A run of records:
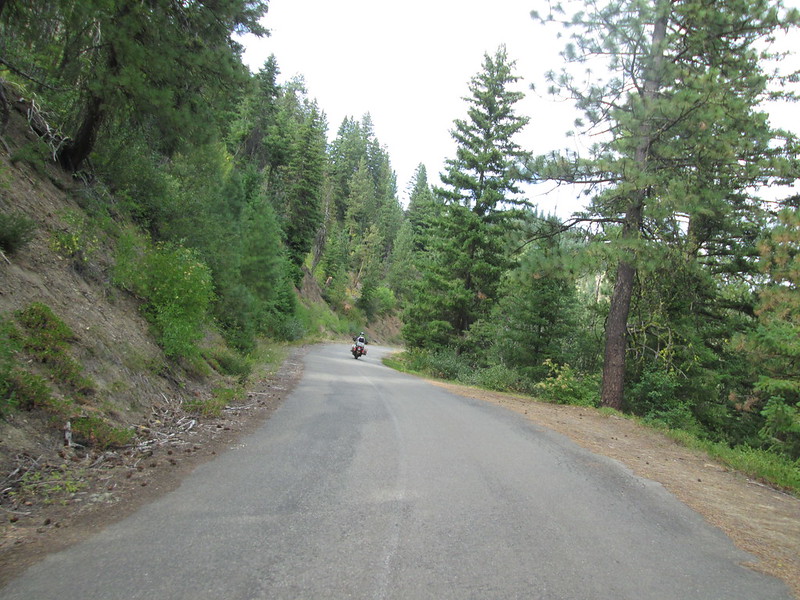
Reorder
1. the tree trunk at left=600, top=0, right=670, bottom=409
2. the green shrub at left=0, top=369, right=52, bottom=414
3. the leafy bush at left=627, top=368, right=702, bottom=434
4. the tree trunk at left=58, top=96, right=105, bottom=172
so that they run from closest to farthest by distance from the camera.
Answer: the green shrub at left=0, top=369, right=52, bottom=414
the tree trunk at left=58, top=96, right=105, bottom=172
the tree trunk at left=600, top=0, right=670, bottom=409
the leafy bush at left=627, top=368, right=702, bottom=434

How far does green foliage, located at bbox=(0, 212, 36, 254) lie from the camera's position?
22.3 feet

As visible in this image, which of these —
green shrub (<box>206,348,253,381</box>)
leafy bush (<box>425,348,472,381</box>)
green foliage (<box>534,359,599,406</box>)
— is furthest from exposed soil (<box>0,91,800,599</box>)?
leafy bush (<box>425,348,472,381</box>)

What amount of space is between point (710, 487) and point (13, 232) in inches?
406

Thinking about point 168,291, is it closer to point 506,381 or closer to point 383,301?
point 506,381

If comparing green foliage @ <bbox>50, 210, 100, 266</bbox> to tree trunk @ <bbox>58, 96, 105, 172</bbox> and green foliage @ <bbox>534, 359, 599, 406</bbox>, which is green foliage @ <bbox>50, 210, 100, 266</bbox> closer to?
tree trunk @ <bbox>58, 96, 105, 172</bbox>

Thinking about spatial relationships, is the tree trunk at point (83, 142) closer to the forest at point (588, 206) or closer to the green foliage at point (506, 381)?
the forest at point (588, 206)

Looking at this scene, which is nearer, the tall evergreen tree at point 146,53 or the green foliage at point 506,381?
the tall evergreen tree at point 146,53

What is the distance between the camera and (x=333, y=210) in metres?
72.7

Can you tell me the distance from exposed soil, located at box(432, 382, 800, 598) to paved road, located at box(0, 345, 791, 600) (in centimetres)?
26

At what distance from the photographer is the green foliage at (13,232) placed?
22.3ft

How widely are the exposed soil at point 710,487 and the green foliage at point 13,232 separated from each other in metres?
9.44

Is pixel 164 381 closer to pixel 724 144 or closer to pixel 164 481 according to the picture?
pixel 164 481

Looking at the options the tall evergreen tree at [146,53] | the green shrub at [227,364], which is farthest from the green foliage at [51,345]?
the green shrub at [227,364]

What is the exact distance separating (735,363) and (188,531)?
17681mm
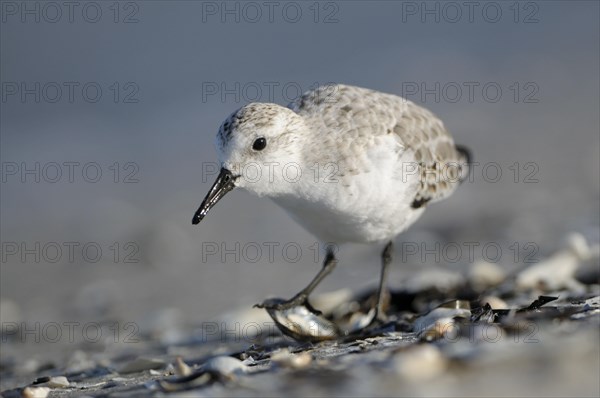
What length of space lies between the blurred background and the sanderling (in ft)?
4.18

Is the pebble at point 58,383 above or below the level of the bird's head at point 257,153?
below

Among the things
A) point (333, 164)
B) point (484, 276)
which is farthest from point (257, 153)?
point (484, 276)

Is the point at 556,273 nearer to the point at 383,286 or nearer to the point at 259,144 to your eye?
the point at 383,286

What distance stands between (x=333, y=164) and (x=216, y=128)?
6.15m

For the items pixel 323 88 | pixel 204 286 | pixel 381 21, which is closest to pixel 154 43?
pixel 381 21

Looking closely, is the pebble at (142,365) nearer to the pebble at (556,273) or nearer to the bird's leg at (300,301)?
the bird's leg at (300,301)

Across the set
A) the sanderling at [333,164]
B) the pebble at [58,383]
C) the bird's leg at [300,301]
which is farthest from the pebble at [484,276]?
the pebble at [58,383]

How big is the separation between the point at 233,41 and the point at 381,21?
8.04 feet

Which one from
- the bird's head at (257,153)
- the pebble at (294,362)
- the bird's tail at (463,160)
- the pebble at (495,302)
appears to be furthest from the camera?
the bird's tail at (463,160)

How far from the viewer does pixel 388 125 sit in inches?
200

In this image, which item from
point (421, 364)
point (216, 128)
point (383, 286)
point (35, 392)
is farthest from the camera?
point (216, 128)

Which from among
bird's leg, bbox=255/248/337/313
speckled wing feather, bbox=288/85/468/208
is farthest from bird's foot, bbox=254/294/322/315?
speckled wing feather, bbox=288/85/468/208

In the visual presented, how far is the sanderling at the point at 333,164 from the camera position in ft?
15.0

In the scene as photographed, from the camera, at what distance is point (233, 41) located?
46.2ft
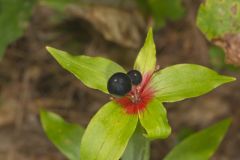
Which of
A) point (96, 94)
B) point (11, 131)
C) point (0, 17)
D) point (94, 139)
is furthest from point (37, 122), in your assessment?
point (94, 139)

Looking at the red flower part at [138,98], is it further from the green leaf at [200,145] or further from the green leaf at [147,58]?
the green leaf at [200,145]

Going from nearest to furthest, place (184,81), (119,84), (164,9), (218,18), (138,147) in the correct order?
(119,84)
(184,81)
(138,147)
(218,18)
(164,9)

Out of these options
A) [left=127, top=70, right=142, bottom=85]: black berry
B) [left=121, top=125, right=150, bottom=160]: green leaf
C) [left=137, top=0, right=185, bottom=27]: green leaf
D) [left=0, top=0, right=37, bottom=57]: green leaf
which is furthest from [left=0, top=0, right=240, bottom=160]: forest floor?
[left=127, top=70, right=142, bottom=85]: black berry

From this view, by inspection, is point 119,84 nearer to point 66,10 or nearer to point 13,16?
point 13,16

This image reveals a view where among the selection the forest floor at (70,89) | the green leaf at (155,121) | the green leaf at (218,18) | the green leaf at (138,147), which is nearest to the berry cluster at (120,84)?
the green leaf at (155,121)

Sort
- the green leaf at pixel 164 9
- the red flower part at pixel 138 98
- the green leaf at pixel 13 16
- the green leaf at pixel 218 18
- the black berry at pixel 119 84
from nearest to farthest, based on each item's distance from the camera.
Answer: the black berry at pixel 119 84 < the red flower part at pixel 138 98 < the green leaf at pixel 218 18 < the green leaf at pixel 13 16 < the green leaf at pixel 164 9

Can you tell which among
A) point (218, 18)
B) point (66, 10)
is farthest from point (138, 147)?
point (66, 10)

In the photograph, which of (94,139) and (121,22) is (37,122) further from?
(94,139)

__Exercise instructions__: Find the line with "Can you tell which among" in the listing above, then write out that line and each remaining line exactly, with no other text.

__Full answer__:
Can you tell which among
A) point (218, 18)
B) point (66, 10)
is farthest from point (138, 147)?
point (66, 10)

In the photograph, which of (94,139) and (121,22) is (37,122) further from?
(94,139)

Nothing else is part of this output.